Was wirklich zählt - Interview mit Selin und Timur Oruz

Interview mit Rio-Olympioniken Selin und Timur Oruz, Jurymitglieder zum bundesweiten Fotowettbewerb „Mein Leben im Verein“ des DOSB und der dpa picture-alliance.

Während man im Spitzensport öfter mal Geschwistern begegnet, sind sie in der gleichen Sportart schon rarer gesät. Noch seltener trifft man allerdings auf eine derart erfolgreiche Familienkonstellation wie bei Selin (20) und Timur Oruz (23). Beide spielen in der Hockeynationalmannschaft, und beide haben mit ihren jeweiligen Teams bei den Olympischen Spielen in Rio ordentlich abgeräumt und Bronze nach Hause gebracht. Im Doppelinterview sind Selin und Timur wie auf dem Platz: präzise und schnell weiterspielend. Ein Gespräch über türkische Wurzeln, sportliche Herkunft und fehlende Siegerposen. Das Interview führte Marcus Meyer:

Habt ihr beiden im gleichen Alter mit dem Sport angefangen?

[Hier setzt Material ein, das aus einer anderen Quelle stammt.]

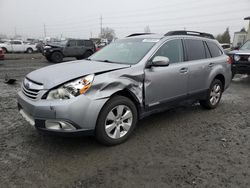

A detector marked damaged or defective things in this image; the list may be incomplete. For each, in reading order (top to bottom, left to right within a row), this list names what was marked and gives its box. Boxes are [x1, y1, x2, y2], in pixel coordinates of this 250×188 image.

broken headlight assembly [46, 74, 94, 100]
crumpled hood [27, 60, 131, 89]
damaged front bumper [16, 90, 108, 136]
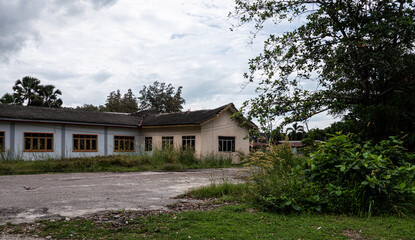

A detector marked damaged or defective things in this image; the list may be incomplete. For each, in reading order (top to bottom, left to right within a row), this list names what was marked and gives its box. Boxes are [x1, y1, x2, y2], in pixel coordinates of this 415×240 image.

cracked concrete [0, 168, 247, 226]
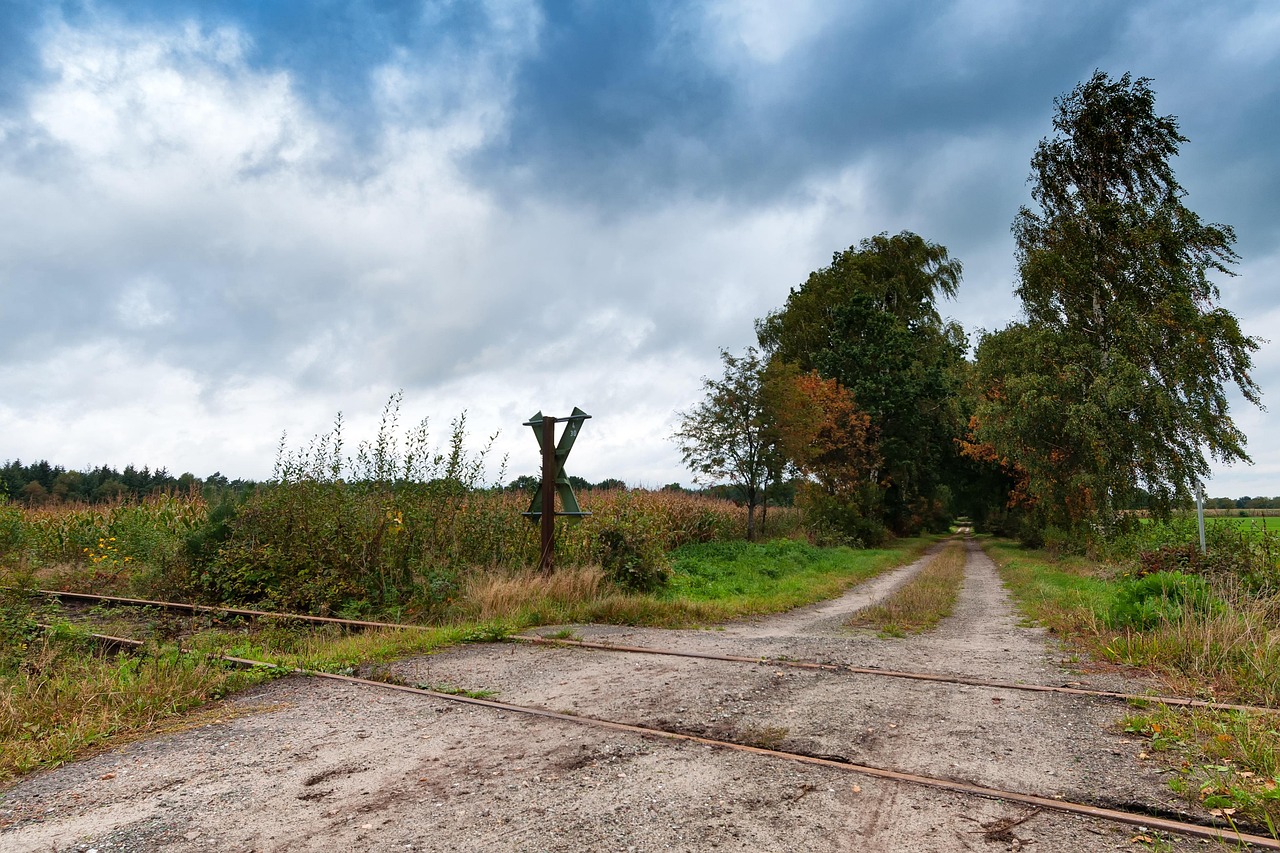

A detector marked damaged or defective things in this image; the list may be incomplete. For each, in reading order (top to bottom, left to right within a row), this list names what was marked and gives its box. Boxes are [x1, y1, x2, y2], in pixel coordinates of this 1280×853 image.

rusty metal [55, 622, 1280, 845]
rusty metal [512, 635, 1280, 712]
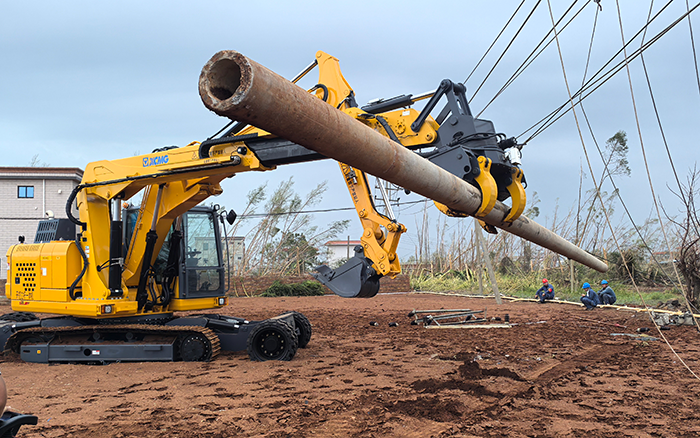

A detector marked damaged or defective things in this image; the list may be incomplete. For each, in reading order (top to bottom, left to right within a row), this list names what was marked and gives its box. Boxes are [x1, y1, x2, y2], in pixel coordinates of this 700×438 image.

rusty steel pole [198, 49, 608, 272]
pole rust texture [198, 49, 608, 272]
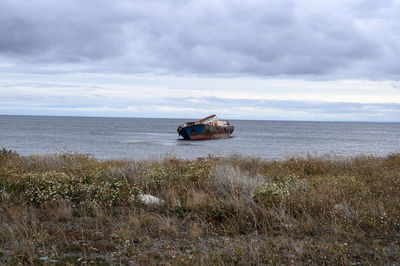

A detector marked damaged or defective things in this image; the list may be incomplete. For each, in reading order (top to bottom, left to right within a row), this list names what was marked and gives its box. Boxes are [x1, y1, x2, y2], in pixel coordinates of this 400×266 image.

abandoned rusty ship [176, 114, 233, 140]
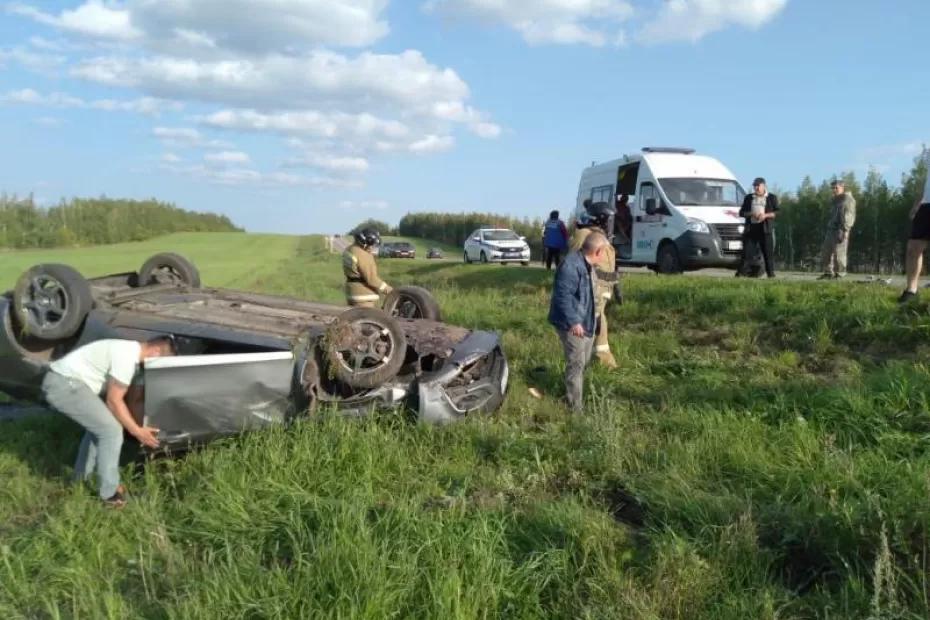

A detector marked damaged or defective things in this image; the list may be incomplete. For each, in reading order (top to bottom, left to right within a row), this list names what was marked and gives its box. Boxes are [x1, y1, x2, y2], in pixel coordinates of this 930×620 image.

overturned car [1, 253, 508, 450]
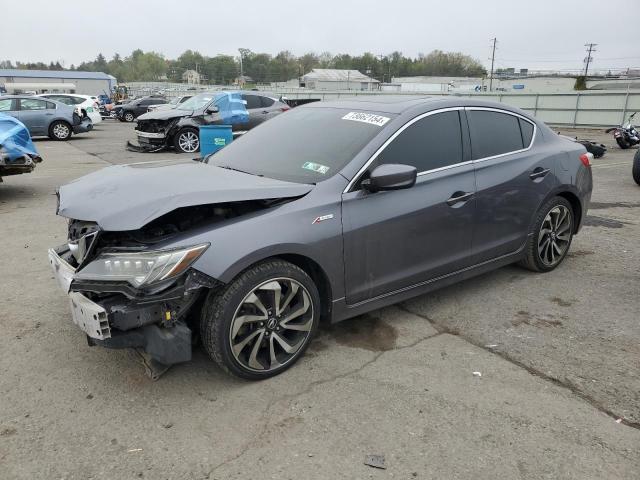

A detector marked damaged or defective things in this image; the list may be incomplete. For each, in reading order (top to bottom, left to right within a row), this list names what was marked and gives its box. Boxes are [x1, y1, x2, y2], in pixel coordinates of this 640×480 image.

damaged front end [128, 117, 181, 152]
crumpled hood [58, 159, 314, 231]
exposed headlight [74, 244, 210, 284]
broken headlight assembly [74, 242, 210, 286]
crushed front bumper [48, 246, 192, 370]
cracked concrete surface [0, 124, 636, 480]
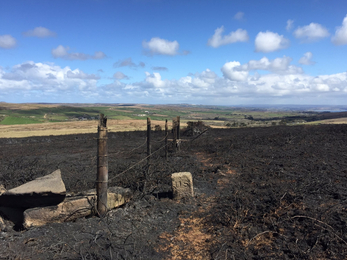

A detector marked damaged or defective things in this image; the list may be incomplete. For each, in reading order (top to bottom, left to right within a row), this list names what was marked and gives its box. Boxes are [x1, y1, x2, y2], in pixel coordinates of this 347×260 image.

fire damage [0, 125, 347, 258]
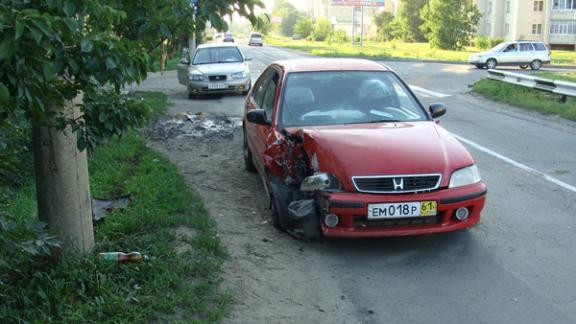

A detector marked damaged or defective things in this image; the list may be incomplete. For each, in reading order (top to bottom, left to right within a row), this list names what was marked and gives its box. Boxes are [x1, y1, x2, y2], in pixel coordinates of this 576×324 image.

broken headlight [300, 173, 340, 191]
damaged red honda [242, 58, 486, 240]
cracked hood [286, 123, 474, 191]
crumpled front bumper [316, 181, 486, 237]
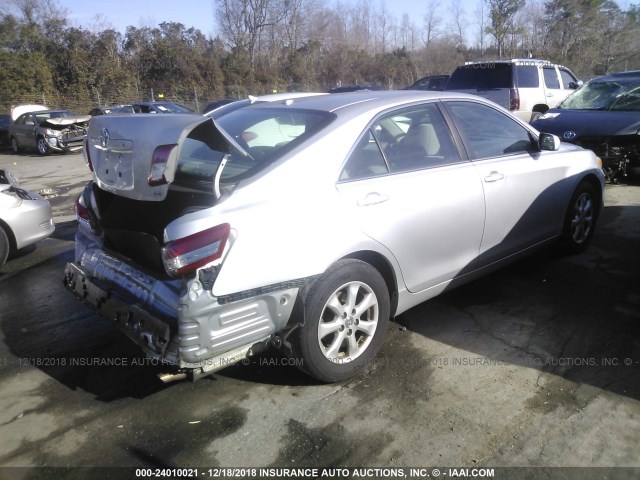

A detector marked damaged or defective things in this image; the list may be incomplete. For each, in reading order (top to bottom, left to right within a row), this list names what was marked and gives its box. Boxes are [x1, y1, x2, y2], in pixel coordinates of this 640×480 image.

damaged silver sedan [9, 108, 90, 154]
wrecked vehicle [9, 108, 90, 155]
parked damaged car [9, 108, 90, 155]
broken tail light [148, 142, 178, 186]
crushed trunk lid [85, 114, 245, 201]
parked damaged car [528, 70, 640, 183]
wrecked vehicle [532, 70, 640, 183]
parked damaged car [0, 168, 54, 266]
broken tail light [161, 225, 231, 278]
parked damaged car [63, 90, 604, 382]
wrecked vehicle [63, 90, 604, 382]
damaged silver sedan [63, 91, 604, 382]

Selin Oruz: Ja, Timur und ich waren beide zwischen dreieinhalb und vier Jahre alt, als wir mit dem Hockey anfingen.

Und dass es in beiden Fällen Hockey wurde, Zufall?

Timur Oruz: Ich habe als großer Bruder damit begonnen und hatte Spaß. Unseren Eltern hat es wohl auch gut gefallen, also musste Selin ebenfalls zum Hockey.

War der Verein für euch mehr als der Ort, an dem ihr Sport getrieben habt?

Selin Oruz: Definitiv. Wir sind fast immer nach der Schule und meist lange vor Trainingsstart mit unseren Fahrrädern zum Hockeyplatz gefahren, um dort Freunde zu treffen und ein bisschen zu spielen.

Timur Oruz: Es war der Ort, um draußen zu sein, Spaß zu haben, anderen Sportarten nachzugehen.

Hockey ist nicht der typische Sport für Migranten und Migrantinnen. War es am Anfang schwierig für euch?

Timur Oruz: Wir sind ja beide hier geboren und auch unser Vater lebt seit mehr als 40 Jahren in Deutschland. Insofern gab es überhaupt keine Probleme.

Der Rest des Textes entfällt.